++++ Data excerpts
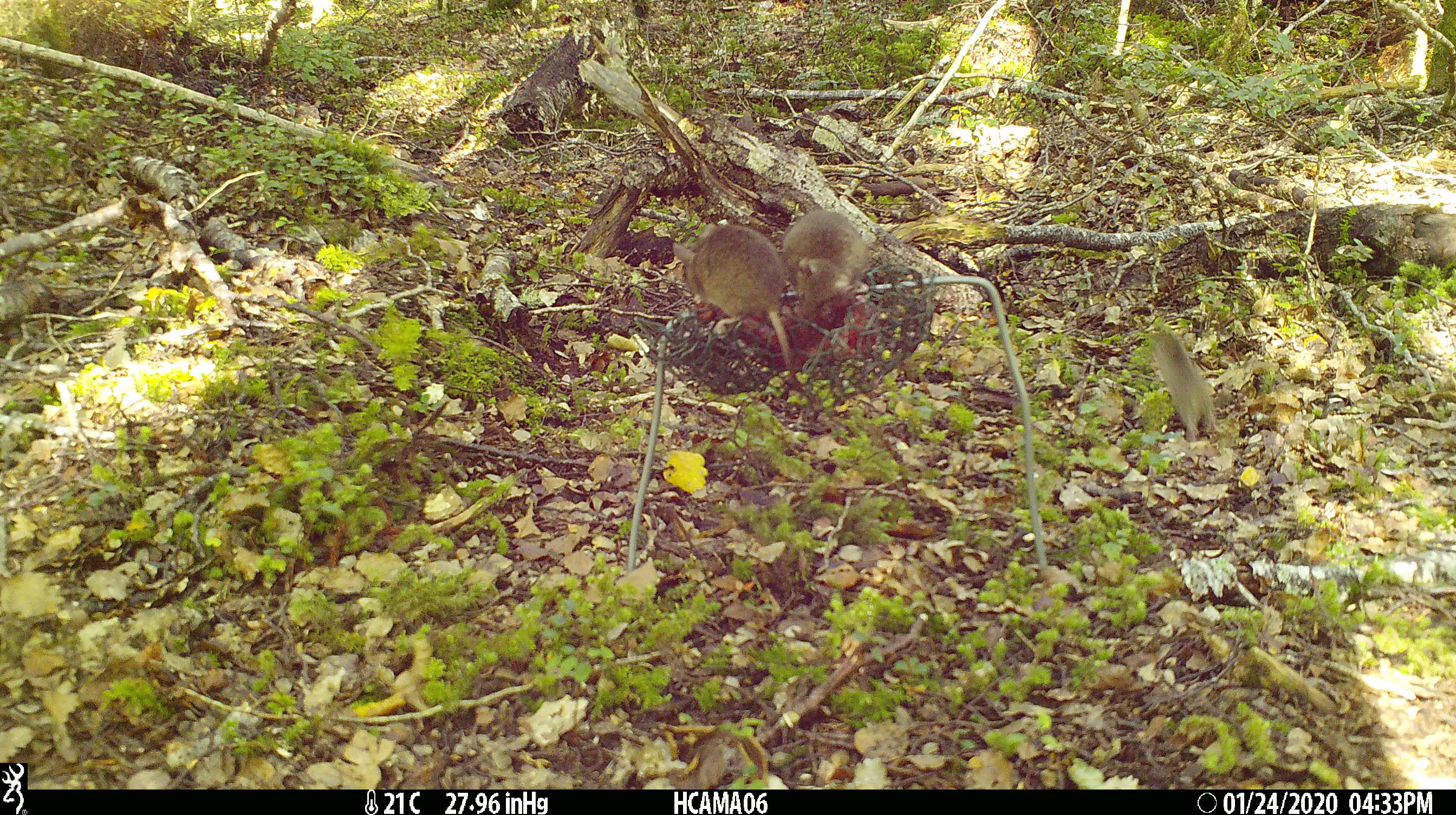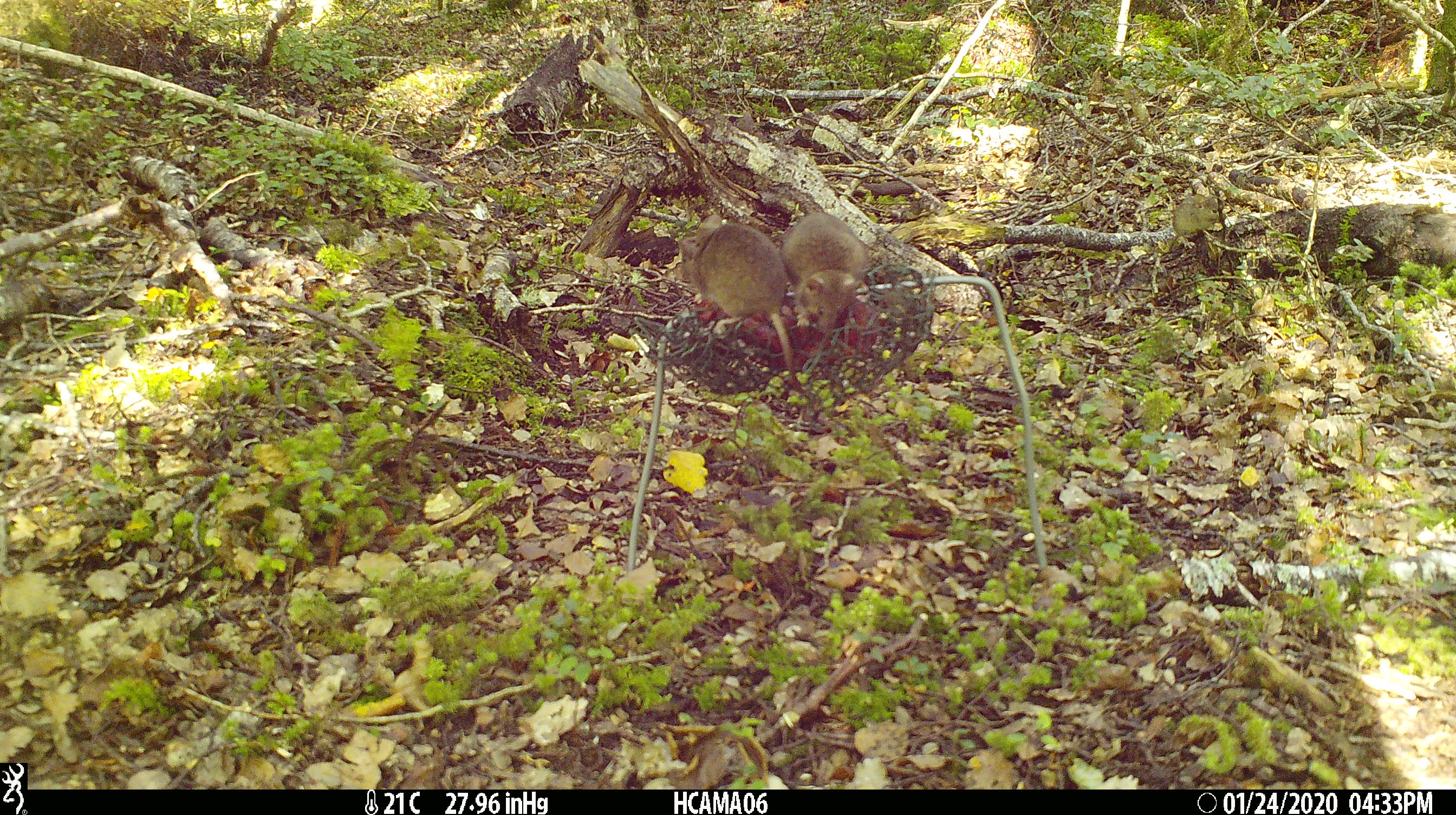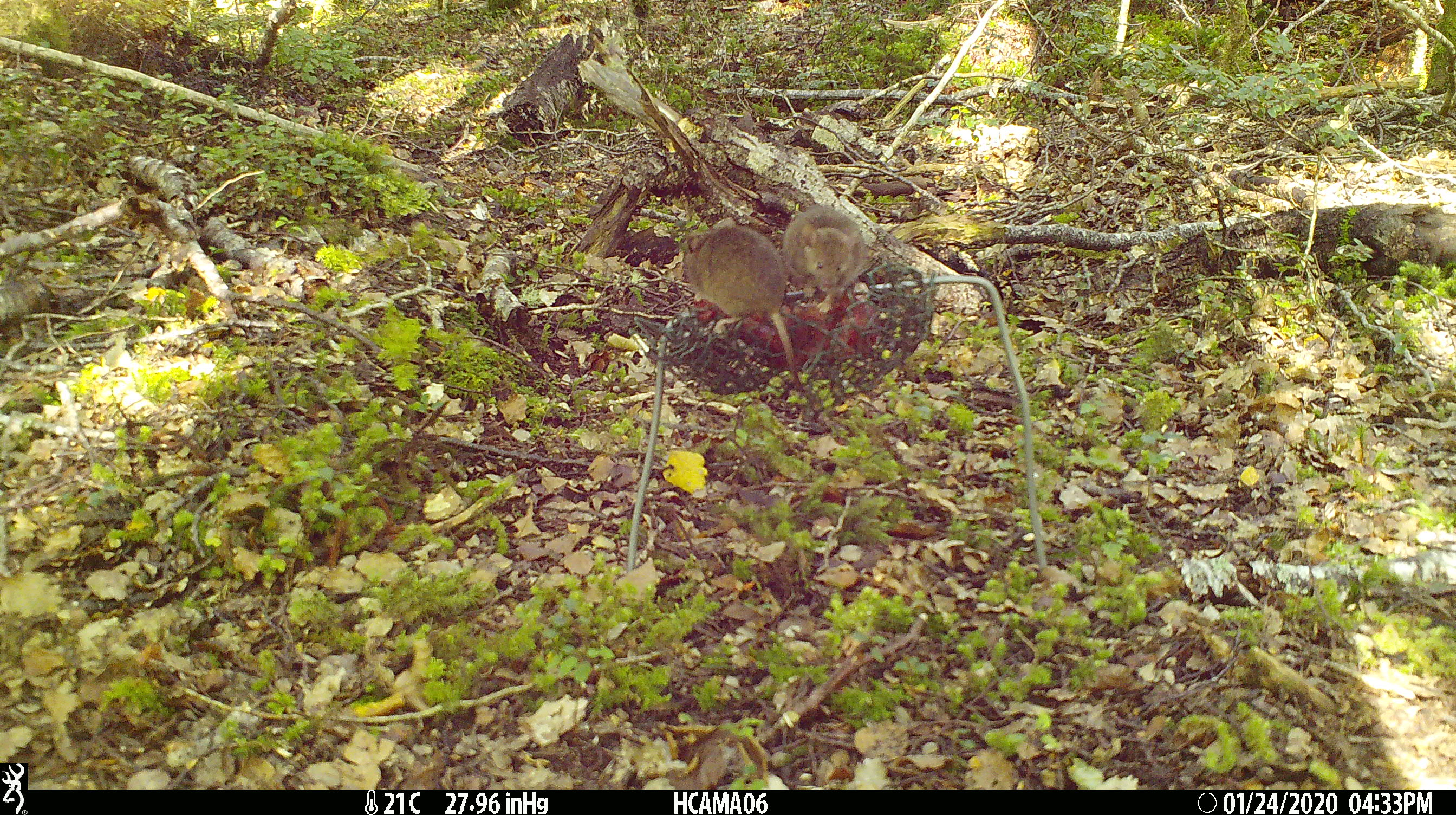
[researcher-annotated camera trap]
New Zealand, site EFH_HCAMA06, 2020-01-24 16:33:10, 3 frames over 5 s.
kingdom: Animalia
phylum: Chordata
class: Mammalia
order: Rodentia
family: Muridae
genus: Mus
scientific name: Mus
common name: mouse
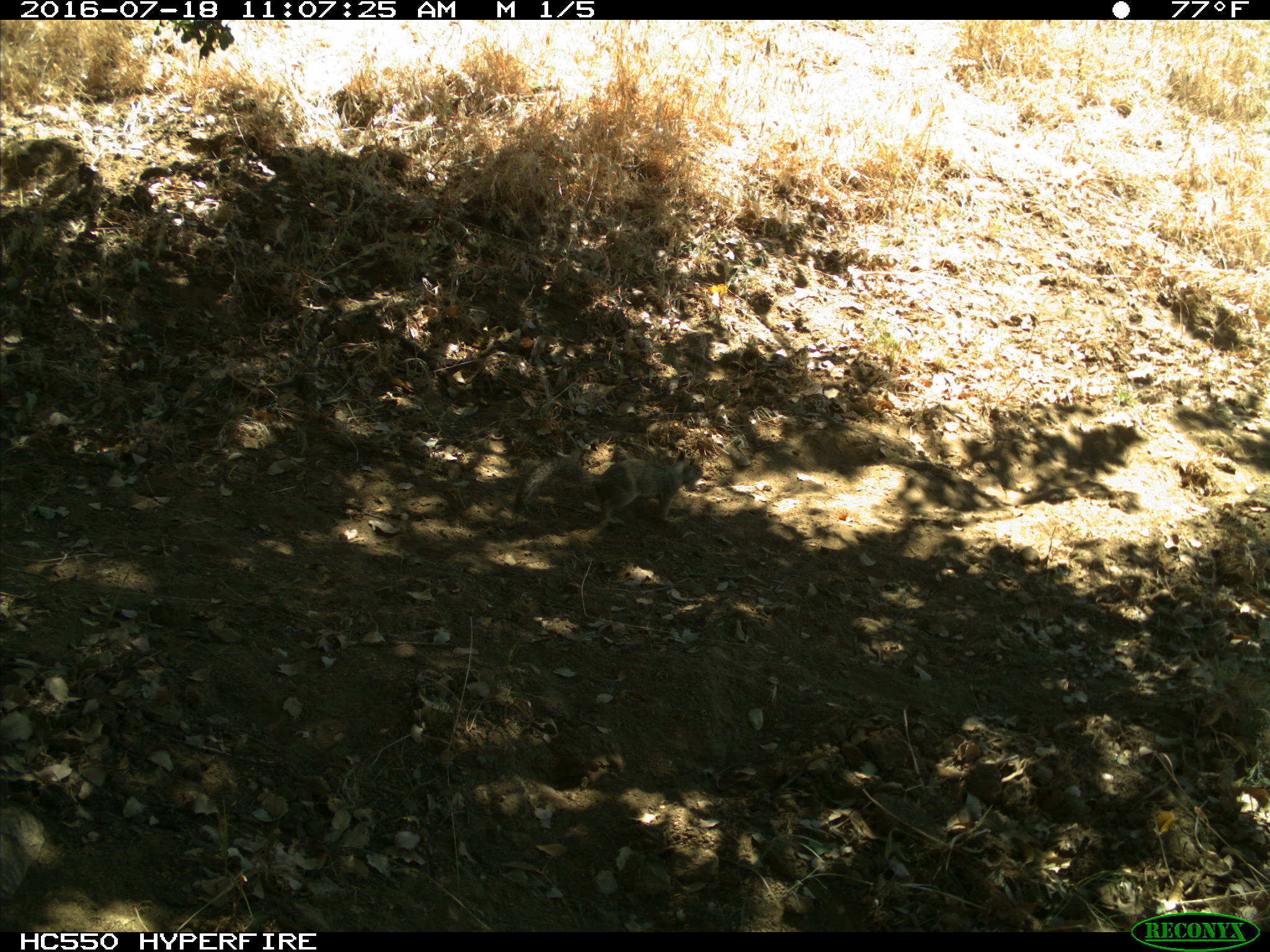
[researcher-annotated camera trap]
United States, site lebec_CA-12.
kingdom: Animalia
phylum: Chordata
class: Mammalia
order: Rodentia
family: Sciuridae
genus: Otospermophilus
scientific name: Otospermophilus beecheyi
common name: california ground squirrel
Otospermophilus beecheyi (california ground squirrel).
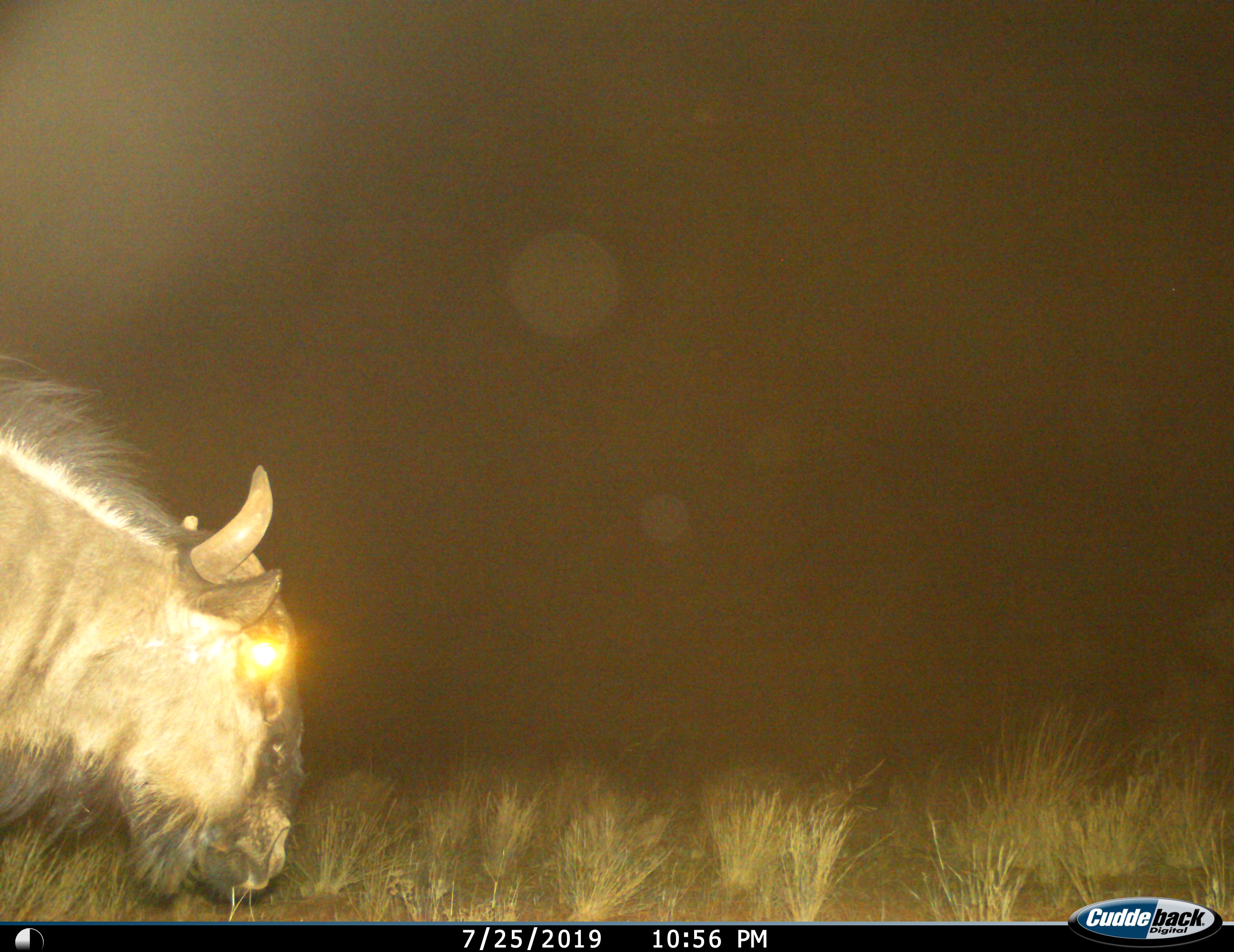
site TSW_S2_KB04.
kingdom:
++++++++
* **What is being asked**:
Could you transcribe the records above exactly, leaving every picture out?

* **Answer space**:
[researcher-annotated camera trap]
New Zealand, site EFH_HCAMA06, 2020-01-24 16:33:10, 3 frames over 5 s.
kingdom: Animalia
phylum: Chordata
class: Mammalia
order: Rodentia
family: Muridae
genus: Mus
scientific name: Mus
common name: mouse
[researcher-annotated camera trap]
United States, site lebec_CA-12.
kingdom: Animalia
phylum: Chordata
class: Mammalia
order: Rodentia
family: Sciuridae
genus: Otospermophilus
scientific name: Otospermophilus beecheyi
common name: california ground squirrel
Otospermophilus beecheyi (california ground squirrel).
site TSW_S2_KB04.
kingdom:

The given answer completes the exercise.